__Input material__
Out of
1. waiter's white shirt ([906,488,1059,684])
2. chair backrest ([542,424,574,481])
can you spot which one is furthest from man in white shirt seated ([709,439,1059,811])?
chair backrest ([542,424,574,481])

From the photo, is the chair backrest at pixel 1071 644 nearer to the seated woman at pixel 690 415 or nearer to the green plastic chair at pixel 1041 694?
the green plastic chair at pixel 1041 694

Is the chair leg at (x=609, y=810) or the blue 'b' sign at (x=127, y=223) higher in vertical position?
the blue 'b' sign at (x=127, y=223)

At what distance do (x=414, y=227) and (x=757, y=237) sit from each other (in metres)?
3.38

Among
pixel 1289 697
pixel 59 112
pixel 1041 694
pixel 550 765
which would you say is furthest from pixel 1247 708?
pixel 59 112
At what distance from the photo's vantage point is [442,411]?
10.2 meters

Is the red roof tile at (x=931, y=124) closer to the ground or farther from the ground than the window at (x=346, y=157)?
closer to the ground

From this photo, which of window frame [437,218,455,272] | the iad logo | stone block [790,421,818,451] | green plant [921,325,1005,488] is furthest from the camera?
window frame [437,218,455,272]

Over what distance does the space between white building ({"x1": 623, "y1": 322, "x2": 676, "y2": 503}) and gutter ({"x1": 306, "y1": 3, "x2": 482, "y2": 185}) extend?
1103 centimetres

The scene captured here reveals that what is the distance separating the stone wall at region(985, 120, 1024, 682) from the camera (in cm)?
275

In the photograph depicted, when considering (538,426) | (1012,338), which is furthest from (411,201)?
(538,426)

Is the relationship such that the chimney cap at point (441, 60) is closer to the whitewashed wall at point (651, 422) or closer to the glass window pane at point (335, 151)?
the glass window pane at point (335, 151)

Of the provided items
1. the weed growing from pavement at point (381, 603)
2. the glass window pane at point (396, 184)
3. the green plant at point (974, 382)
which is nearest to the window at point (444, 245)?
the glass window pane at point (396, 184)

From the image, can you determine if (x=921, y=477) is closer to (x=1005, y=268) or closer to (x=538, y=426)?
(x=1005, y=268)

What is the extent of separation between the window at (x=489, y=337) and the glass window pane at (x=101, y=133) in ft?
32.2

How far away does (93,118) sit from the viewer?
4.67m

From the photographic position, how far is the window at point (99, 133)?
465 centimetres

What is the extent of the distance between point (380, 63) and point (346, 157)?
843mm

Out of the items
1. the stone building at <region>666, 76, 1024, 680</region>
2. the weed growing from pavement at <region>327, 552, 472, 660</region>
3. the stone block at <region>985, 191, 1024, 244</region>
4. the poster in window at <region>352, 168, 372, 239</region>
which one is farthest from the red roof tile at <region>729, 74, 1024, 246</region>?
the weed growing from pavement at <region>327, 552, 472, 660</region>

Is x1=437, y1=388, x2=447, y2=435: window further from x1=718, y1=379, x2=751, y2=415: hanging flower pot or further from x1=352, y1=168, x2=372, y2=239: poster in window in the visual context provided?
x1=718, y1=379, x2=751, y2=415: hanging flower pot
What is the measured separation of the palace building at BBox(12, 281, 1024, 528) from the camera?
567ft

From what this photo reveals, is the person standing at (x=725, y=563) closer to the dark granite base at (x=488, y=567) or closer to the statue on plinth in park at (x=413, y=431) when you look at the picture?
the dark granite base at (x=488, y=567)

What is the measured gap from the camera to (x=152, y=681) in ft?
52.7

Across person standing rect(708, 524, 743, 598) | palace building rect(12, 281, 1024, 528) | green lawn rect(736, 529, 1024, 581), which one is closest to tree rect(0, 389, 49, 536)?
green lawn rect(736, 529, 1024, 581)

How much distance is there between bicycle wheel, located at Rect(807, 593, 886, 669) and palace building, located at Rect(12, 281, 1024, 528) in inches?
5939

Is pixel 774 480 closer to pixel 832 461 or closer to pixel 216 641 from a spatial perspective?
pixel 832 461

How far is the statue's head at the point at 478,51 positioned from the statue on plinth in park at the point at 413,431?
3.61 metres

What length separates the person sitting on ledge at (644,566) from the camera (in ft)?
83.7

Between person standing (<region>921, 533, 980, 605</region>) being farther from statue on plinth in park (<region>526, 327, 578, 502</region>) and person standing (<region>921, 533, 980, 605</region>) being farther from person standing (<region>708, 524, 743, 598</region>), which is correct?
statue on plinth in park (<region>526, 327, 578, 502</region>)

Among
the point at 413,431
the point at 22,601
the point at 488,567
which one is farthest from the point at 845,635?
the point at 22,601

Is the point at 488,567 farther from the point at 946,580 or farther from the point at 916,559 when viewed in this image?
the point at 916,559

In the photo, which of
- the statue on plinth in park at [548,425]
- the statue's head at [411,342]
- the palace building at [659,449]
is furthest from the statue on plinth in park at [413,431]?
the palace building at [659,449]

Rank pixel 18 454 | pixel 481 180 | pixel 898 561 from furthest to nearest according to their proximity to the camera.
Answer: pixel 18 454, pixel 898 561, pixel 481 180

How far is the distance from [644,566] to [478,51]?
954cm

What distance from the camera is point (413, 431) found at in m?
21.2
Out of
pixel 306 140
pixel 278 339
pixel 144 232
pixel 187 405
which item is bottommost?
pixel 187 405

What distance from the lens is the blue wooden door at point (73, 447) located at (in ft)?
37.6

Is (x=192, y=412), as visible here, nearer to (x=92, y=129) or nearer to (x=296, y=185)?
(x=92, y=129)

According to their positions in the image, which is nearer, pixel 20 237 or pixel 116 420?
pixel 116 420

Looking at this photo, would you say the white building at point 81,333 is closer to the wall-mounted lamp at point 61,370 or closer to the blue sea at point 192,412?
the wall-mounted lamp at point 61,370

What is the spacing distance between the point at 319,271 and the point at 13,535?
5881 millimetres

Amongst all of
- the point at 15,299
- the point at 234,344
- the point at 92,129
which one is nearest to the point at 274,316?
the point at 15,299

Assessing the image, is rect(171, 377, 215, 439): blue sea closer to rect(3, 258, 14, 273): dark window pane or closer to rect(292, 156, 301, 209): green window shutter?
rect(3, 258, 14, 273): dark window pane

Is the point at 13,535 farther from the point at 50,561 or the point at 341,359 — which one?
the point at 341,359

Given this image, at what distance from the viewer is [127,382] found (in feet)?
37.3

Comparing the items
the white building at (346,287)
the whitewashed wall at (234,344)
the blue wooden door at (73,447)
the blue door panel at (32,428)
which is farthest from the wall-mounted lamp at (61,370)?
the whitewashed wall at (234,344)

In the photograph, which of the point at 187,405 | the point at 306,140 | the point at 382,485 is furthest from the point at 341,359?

__What is expected__
Could you recast all of the lines above as a numbered list, dropping the blank ones?

__Final answer__
1. Out of
2. 1. waiter's white shirt ([906,488,1059,684])
3. 2. chair backrest ([542,424,574,481])
4. can you spot which one is furthest from man in white shirt seated ([709,439,1059,811])?
5. chair backrest ([542,424,574,481])
6. From the photo, is the chair backrest at pixel 1071 644 nearer to the seated woman at pixel 690 415 or nearer to the green plastic chair at pixel 1041 694?
7. the green plastic chair at pixel 1041 694
8. Is the chair leg at (x=609, y=810) or the blue 'b' sign at (x=127, y=223) higher in vertical position?
9. the blue 'b' sign at (x=127, y=223)
10. At what distance do (x=414, y=227) and (x=757, y=237) sit from each other (in metres)?
11. 3.38
12. Among
13. pixel 1289 697
14. pixel 59 112
15. pixel 1041 694
16. pixel 550 765
17. which would you say is furthest from pixel 1247 708?
18. pixel 59 112
19. At what distance from the photo's vantage point is [442,411]?
20. 10.2 meters
21. Is the red roof tile at (x=931, y=124) closer to the ground or farther from the ground than the window at (x=346, y=157)?
22. closer to the ground
23. From this photo, which of window frame [437,218,455,272] | the iad logo | stone block [790,421,818,451] | green plant [921,325,1005,488] is furthest from the camera?
24. window frame [437,218,455,272]
25. Over what distance does the space between white building ({"x1": 623, "y1": 322, "x2": 676, "y2": 503}) and gutter ({"x1": 306, "y1": 3, "x2": 482, "y2": 185}) extend?
26. 1103 centimetres
27. The scene captured here reveals that what is the distance separating the stone wall at region(985, 120, 1024, 682) from the camera (in cm)?
28. 275
29. In the photograph depicted, when considering (538,426) | (1012,338), which is furthest from (411,201)?
30. (538,426)
31. Is the relationship such that the chimney cap at point (441, 60) is closer to the whitewashed wall at point (651, 422) or closer to the glass window pane at point (335, 151)?
32. the glass window pane at point (335, 151)
33. Of the provided items
34. 1. the weed growing from pavement at point (381, 603)
35. 2. the glass window pane at point (396, 184)
36. 3. the green plant at point (974, 382)
37. which is nearest to the window at point (444, 245)?
38. the glass window pane at point (396, 184)
39. From the image, can you determine if (x=921, y=477) is closer to (x=1005, y=268) or closer to (x=538, y=426)?
40. (x=1005, y=268)
41. What is the extent of separation between the window at (x=489, y=337) and the glass window pane at (x=101, y=133) in ft?
42. 32.2
43. How far away does (93,118) sit from the viewer?
44. 4.67m
45. From the photographic position, how far is the window at point (99, 133)?
46. 465 centimetres
47. What is the extent of the distance between point (380, 63) and point (346, 157)?
48. 843mm
49. Out of the items
50. 1. the stone building at <region>666, 76, 1024, 680</region>
51. 2. the weed growing from pavement at <region>327, 552, 472, 660</region>
52. 3. the stone block at <region>985, 191, 1024, 244</region>
53. 4. the poster in window at <region>352, 168, 372, 239</region>
54. which one is farthest from the red roof tile at <region>729, 74, 1024, 246</region>?
55. the weed growing from pavement at <region>327, 552, 472, 660</region>
56. Is x1=437, y1=388, x2=447, y2=435: window further from x1=718, y1=379, x2=751, y2=415: hanging flower pot or further from x1=352, y1=168, x2=372, y2=239: poster in window in the visual context provided?
57. x1=718, y1=379, x2=751, y2=415: hanging flower pot
58. What is the measured separation of the palace building at BBox(12, 281, 1024, 528) from the camera?
59. 567ft
60. From what this photo reveals, is the person standing at (x=725, y=563) closer to the dark granite base at (x=488, y=567) or closer to the statue on plinth in park at (x=413, y=431) when you look at the picture?
61. the dark granite base at (x=488, y=567)
62. What is the measured gap from the camera to (x=152, y=681) in ft?
63. 52.7
64. Across person standing rect(708, 524, 743, 598) | palace building rect(12, 281, 1024, 528) | green lawn rect(736, 529, 1024, 581), which one is closest to tree rect(0, 389, 49, 536)?
65. green lawn rect(736, 529, 1024, 581)
66. How much distance is there between bicycle wheel, located at Rect(807, 593, 886, 669) and palace building, located at Rect(12, 281, 1024, 528) in inches?
67. 5939
68. Is pixel 774 480 closer to pixel 832 461 or closer to pixel 216 641 from a spatial perspective?
69. pixel 832 461
70. How far is the statue's head at the point at 478,51 positioned from the statue on plinth in park at the point at 413,431?
71. 3.61 metres
72. What length separates the person sitting on ledge at (644,566) from the camera (in ft)?
73. 83.7
74. Between person standing (<region>921, 533, 980, 605</region>) being farther from statue on plinth in park (<region>526, 327, 578, 502</region>) and person standing (<region>921, 533, 980, 605</region>) being farther from person standing (<region>708, 524, 743, 598</region>), which is correct?
75. statue on plinth in park (<region>526, 327, 578, 502</region>)
76. Among
77. the point at 413,431
78. the point at 22,601
79. the point at 488,567
80. which one is farthest from the point at 845,635?
81. the point at 22,601
82. Is the point at 488,567 farther from the point at 946,580 or farther from the point at 916,559 when viewed in this image?
83. the point at 916,559
84. In the photo, which of
85. - the statue on plinth in park at [548,425]
86. - the statue's head at [411,342]
87. - the palace building at [659,449]
88. is furthest from the statue on plinth in park at [413,431]?
89. the palace building at [659,449]
90. Rank pixel 18 454 | pixel 481 180 | pixel 898 561 from furthest to nearest according to their proximity to the camera.
91. Answer: pixel 18 454, pixel 898 561, pixel 481 180
92. How far is the distance from [644,566] to [478,51]?
93. 954cm
94. What distance from the camera is point (413, 431) found at in m?
95. 21.2
96. Out of
97. pixel 306 140
98. pixel 278 339
99. pixel 144 232
100. pixel 187 405
101. which item is bottommost?
102. pixel 187 405
103. What distance from the lens is the blue wooden door at point (73, 447) located at (in ft)?
104. 37.6
105. Is (x=192, y=412), as visible here, nearer to (x=92, y=129) or nearer to (x=296, y=185)?
106. (x=92, y=129)
107. According to their positions in the image, which is nearer, pixel 20 237 or pixel 116 420?
108. pixel 116 420
109. Looking at this photo, would you say the white building at point 81,333 is closer to the wall-mounted lamp at point 61,370 or closer to the blue sea at point 192,412?
110. the wall-mounted lamp at point 61,370
111. What is the spacing distance between the point at 319,271 and the point at 13,535?
112. 5881 millimetres
113. Amongst all of
114. - the point at 15,299
115. - the point at 234,344
116. - the point at 92,129
117. which one is nearest to the point at 274,316?
118. the point at 15,299
119. Assessing the image, is rect(171, 377, 215, 439): blue sea closer to rect(3, 258, 14, 273): dark window pane or closer to rect(292, 156, 301, 209): green window shutter?
120. rect(3, 258, 14, 273): dark window pane
121. Is the point at 13,535 farther from the point at 50,561 or the point at 341,359 — which one?
122. the point at 341,359
123. Given this image, at what distance from the viewer is [127,382] found (in feet)?
124. 37.3
125. Comparing the items
126. the white building at (346,287)
127. the whitewashed wall at (234,344)
128. the blue wooden door at (73,447)
129. the blue door panel at (32,428)
130. which is farthest from the wall-mounted lamp at (61,370)?
131. the whitewashed wall at (234,344)
132. In the photograph, which of the point at 187,405 | the point at 306,140 | the point at 382,485 is furthest from the point at 341,359?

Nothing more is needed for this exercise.